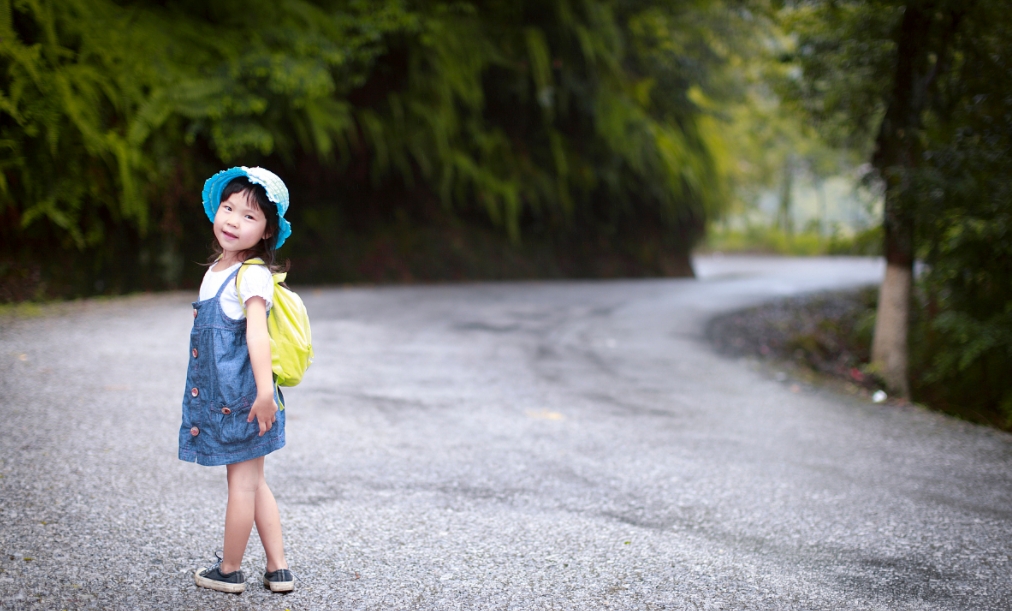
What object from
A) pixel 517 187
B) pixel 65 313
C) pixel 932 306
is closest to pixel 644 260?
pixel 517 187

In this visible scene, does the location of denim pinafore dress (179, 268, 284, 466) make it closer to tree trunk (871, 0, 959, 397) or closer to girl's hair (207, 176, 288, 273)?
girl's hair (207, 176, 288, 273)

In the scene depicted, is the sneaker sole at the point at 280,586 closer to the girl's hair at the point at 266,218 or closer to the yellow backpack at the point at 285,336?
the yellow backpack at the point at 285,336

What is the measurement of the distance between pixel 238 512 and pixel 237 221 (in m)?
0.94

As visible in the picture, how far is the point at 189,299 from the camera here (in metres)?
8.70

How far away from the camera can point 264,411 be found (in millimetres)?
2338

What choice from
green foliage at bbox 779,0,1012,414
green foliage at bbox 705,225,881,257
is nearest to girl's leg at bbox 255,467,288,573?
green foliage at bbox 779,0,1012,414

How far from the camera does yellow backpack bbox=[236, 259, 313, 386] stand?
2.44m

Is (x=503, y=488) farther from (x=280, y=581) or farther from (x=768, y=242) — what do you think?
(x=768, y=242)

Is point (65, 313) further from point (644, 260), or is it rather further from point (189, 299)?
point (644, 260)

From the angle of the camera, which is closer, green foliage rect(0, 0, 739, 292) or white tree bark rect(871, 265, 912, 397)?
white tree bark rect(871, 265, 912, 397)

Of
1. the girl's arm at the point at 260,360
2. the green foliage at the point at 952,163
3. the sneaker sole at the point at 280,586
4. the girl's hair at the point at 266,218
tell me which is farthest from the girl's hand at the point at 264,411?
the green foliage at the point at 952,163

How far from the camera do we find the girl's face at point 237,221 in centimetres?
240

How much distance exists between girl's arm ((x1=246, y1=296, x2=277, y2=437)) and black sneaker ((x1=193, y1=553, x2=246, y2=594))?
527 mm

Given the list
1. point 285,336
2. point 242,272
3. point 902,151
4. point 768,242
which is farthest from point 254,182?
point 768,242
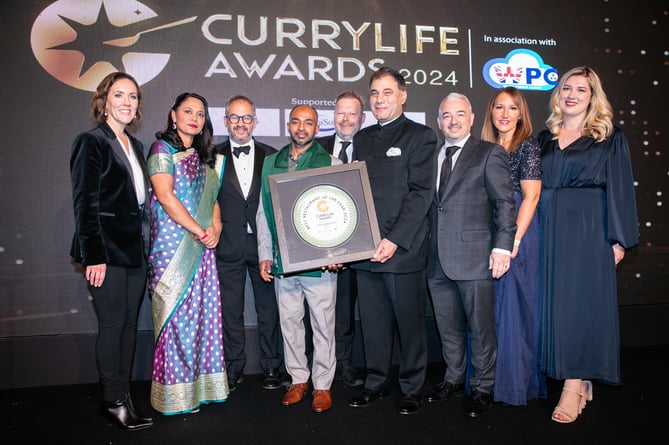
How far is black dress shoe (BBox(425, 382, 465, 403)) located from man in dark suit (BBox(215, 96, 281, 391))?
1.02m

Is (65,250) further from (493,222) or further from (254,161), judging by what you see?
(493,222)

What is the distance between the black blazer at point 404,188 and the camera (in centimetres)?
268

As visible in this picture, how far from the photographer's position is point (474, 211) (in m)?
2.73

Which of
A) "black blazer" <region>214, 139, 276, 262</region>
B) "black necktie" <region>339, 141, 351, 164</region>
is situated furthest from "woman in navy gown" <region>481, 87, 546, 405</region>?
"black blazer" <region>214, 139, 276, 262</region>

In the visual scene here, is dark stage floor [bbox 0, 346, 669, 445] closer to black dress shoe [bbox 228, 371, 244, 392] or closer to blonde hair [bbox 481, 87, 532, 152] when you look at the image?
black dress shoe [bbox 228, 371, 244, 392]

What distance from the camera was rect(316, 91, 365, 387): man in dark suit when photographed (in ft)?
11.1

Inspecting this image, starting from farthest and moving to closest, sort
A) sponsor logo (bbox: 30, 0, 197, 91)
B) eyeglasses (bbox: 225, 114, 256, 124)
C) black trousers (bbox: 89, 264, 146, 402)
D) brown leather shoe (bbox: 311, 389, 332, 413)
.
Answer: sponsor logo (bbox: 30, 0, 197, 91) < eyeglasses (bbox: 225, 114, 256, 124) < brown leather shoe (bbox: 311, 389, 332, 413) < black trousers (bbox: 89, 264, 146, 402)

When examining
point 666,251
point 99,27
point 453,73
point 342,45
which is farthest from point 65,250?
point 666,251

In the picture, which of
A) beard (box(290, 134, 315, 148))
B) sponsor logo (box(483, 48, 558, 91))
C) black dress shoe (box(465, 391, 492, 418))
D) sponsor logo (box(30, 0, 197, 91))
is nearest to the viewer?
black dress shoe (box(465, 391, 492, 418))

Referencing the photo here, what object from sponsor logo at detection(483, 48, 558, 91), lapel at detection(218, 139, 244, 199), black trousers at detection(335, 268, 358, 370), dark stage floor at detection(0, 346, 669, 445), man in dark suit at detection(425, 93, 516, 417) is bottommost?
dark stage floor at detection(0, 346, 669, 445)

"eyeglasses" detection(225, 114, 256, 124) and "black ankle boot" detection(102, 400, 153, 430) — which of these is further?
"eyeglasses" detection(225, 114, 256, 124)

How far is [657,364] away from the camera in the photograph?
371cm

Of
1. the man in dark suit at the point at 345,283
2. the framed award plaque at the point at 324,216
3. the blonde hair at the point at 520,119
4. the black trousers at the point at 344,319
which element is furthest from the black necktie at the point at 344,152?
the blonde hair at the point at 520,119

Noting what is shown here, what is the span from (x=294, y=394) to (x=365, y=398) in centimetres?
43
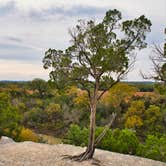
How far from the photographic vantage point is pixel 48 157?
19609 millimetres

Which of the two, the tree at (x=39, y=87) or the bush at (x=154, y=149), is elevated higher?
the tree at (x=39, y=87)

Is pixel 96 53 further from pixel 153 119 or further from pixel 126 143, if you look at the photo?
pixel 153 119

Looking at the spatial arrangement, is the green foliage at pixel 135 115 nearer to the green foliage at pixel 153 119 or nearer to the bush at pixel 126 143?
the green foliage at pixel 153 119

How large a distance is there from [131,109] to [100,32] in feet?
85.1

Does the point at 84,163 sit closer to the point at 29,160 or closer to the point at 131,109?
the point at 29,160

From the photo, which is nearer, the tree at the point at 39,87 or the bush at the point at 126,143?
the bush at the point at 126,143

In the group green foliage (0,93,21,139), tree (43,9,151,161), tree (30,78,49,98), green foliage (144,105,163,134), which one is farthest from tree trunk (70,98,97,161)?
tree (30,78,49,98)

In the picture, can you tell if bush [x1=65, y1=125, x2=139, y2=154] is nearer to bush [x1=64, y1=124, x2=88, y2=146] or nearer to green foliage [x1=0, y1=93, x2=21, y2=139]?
= = = = = = =
◆ **WHAT IS NEEDED**: Please write out the material from the line containing "Noting what is" to its final line, both inclusive, exactly as it appears; pictures are not part of the copy.

◆ **OUTPUT OF THE TASK**:
Noting what is shown here, what is the span from (x=294, y=394) to (x=365, y=398) in centimetres?
43
How far from the photographic vantage point is pixel 48 157?
19609 millimetres

Which of the two, the tree at (x=39, y=87) or the bush at (x=154, y=149), is elevated higher?
the tree at (x=39, y=87)

Is pixel 96 53 further from pixel 153 119 or further from pixel 126 143, if you look at the photo?
pixel 153 119

Looking at the spatial arrangement, is the green foliage at pixel 135 115 nearer to the green foliage at pixel 153 119 or nearer to the bush at pixel 126 143?
the green foliage at pixel 153 119

How large a distance is there from [131,109] to [100,32] in feet?
85.1

Does the point at 84,163 sit closer to the point at 29,160 or closer to the point at 131,109?
the point at 29,160

From the photo, which is nearer, the tree at the point at 39,87 or the bush at the point at 126,143?
the bush at the point at 126,143

In the group green foliage (0,93,21,139), tree (43,9,151,161), tree (30,78,49,98), green foliage (144,105,163,134), which one is farthest from tree trunk (70,98,97,161)?
tree (30,78,49,98)

In the picture, can you tell if bush [x1=65, y1=125, x2=139, y2=154] is nearer to bush [x1=64, y1=124, x2=88, y2=146] or nearer to green foliage [x1=0, y1=93, x2=21, y2=139]?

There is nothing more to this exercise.